START Data section
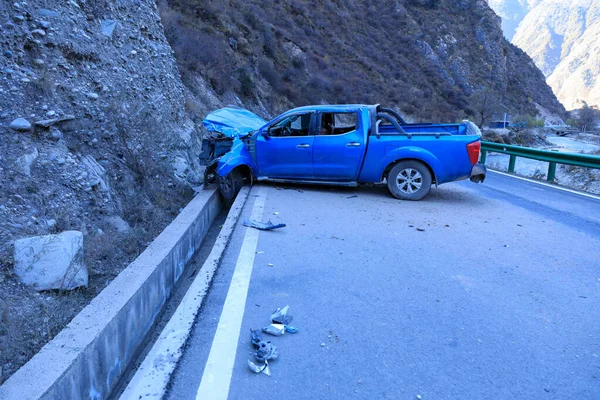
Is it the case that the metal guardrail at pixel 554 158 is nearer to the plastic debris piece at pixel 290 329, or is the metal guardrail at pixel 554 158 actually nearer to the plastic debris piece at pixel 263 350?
the plastic debris piece at pixel 290 329

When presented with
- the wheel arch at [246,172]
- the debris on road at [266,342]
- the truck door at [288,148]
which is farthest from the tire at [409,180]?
the debris on road at [266,342]

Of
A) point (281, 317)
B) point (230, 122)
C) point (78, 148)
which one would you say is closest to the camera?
point (281, 317)

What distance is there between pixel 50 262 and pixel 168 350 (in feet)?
5.26

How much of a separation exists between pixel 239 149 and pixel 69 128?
11.1 feet

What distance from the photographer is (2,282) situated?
13.9 feet

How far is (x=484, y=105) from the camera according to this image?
195 feet

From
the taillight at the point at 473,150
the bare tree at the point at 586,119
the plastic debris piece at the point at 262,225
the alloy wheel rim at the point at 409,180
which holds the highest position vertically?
the bare tree at the point at 586,119

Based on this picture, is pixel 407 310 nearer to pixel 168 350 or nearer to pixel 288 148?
pixel 168 350

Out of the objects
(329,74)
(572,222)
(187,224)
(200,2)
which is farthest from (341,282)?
(329,74)

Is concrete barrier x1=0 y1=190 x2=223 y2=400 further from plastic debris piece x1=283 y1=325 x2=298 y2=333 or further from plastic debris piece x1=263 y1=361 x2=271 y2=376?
plastic debris piece x1=283 y1=325 x2=298 y2=333

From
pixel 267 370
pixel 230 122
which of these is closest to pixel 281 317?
pixel 267 370

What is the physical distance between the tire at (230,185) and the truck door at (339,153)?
5.03 feet

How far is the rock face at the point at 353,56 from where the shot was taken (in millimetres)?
21586

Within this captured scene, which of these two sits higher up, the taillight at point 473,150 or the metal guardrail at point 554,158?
the taillight at point 473,150
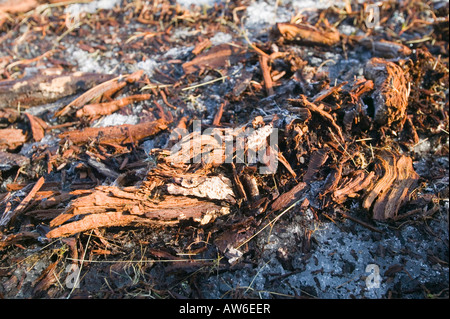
END Data section
=== Problem requirements ===
Find every line in the items above that contains the word "nearer", and copy each of those lines. Case counts.

=== Exercise output ===
Is it the case that the metal guardrail at pixel 554 158 is nearer to the plastic debris piece at pixel 290 329, or is the metal guardrail at pixel 554 158 actually nearer to the plastic debris piece at pixel 263 350?
Based on this picture, is pixel 407 310 nearer to pixel 168 350 or nearer to pixel 288 148?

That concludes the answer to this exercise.